The extent of excess value that members of the general public attached to orphan drugs compared with other treatments varied significantly between studies. The valuation of a unit of health outcome gained based on trade-off and contingent valuation studies was at least double for patients with severe disease versus those with mild disease. Fewer studies assessed the societal value attached to treatments without alternatives compared with studies observing severity, and the quantifications were not clear.
Within the conventional cost-utility analysis framework, the valuation of a health improvement is independent of the characteristics of the recipient. However, our review illustrates that members of the general public expressed a strong preference for allocating resources to patients with poorer initial health states or those without therapeutic alternatives for health improvements of equal magnitude. To account for such preferences, equity weights may be assigned to QALYs, or the cost-effectiveness threshold may be increased for some patient groups [57]. However, the social value of orphan drugs per unit of health benefit is difficult to quantify and, therefore, based on evidence from the stated preference studies, obtaining equity weights or determining new cost-effectiveness thresholds for orphan drugs is also difficult. Many respondents may prefer sharing health care resources between patients rather than prioritizing some groups over others [18, 38]. Members of the general public appeared willing to allocate some resources to patients with the worst health and no therapeutic alternative regardless of the opportunity cost [23, 36]. Richardson et al. [44] reported a social preference for sharing, possibly in the absence of severity, unmet treatment needs, or other attributes of patients receiving health care, which may be the result of an expected social reciprocity.
We reported in greater detail the results of choice-based studies (DCEs and trade-off exercises) as opposed to ranking studies (where patients were asked to rank criteria in terms of importance). We considered choice-based studies to have greater validity. DCEs were of particular interest for disentangling different criteria contributing to the value of rare diseases (e.g., to determine if members of the general public attached value to rarity independent of severity). We mostly referred to trade-off studies when looking at the extent of additional value of orphan drugs relative to other drugs.

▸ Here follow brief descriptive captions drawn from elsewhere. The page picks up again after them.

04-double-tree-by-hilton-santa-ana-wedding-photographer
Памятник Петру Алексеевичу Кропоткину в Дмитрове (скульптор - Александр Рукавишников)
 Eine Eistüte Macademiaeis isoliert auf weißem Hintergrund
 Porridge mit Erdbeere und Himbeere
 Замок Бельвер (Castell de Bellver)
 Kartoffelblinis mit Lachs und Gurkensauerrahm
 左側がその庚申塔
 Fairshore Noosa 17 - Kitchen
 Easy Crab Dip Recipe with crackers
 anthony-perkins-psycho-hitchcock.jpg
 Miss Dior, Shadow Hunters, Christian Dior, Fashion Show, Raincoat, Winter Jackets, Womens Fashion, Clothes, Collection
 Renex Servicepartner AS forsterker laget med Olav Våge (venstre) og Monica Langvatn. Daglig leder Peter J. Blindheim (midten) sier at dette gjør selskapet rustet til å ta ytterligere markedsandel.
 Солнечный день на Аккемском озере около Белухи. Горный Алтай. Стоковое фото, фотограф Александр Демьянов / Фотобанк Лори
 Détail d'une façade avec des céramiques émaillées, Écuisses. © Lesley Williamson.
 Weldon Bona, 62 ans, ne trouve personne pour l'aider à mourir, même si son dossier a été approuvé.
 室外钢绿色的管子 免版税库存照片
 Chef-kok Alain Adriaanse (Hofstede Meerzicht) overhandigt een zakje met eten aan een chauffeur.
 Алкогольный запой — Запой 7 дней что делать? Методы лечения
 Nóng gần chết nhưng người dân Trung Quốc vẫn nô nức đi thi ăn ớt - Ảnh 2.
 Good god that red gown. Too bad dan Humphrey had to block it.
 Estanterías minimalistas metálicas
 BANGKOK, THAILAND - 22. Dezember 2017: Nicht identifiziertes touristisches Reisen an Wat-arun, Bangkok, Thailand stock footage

There are several limitations of this literature review. We used EMBASE and MEDLINE databases, but not EconLit, and we reviewed English-language publications only. Disease-specific preference and valuation studies were not reviewed, and the classification of studies into categories (supporting treatment prioritization according to an attribute, not supporting, or ambivalent) was somewhat subjective, since results were often not clear cut. However, to reduce subjectivity, all findings were classified independently by two reviewers, with discrepancies resolved by a third reviewer when required.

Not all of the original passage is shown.